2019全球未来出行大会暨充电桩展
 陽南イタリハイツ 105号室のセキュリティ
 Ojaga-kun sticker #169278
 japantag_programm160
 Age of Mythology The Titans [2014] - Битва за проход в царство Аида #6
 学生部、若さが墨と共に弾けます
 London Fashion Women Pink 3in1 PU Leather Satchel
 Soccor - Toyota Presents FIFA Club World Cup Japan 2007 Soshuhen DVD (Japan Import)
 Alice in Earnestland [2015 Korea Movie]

About this task: Copy the data above in its entirety, exactly as given.

Response below:
2019全球未来出行大会暨充电桩展
 陽南イタリハイツ 105号室のセキュリティ
 Ojaga-kun sticker #169278
 japantag_programm160
 Age of Mythology The Titans [2014] - Битва за проход в царство Аида #6
 学生部、若さが墨と共に弾けます
 London Fashion Women Pink 3in1 PU Leather Satchel
 Soccor - Toyota Presents FIFA Club World Cup Japan 2007 Soshuhen DVD (Japan Import)
 Alice in Earnestland [2015 Korea Movie]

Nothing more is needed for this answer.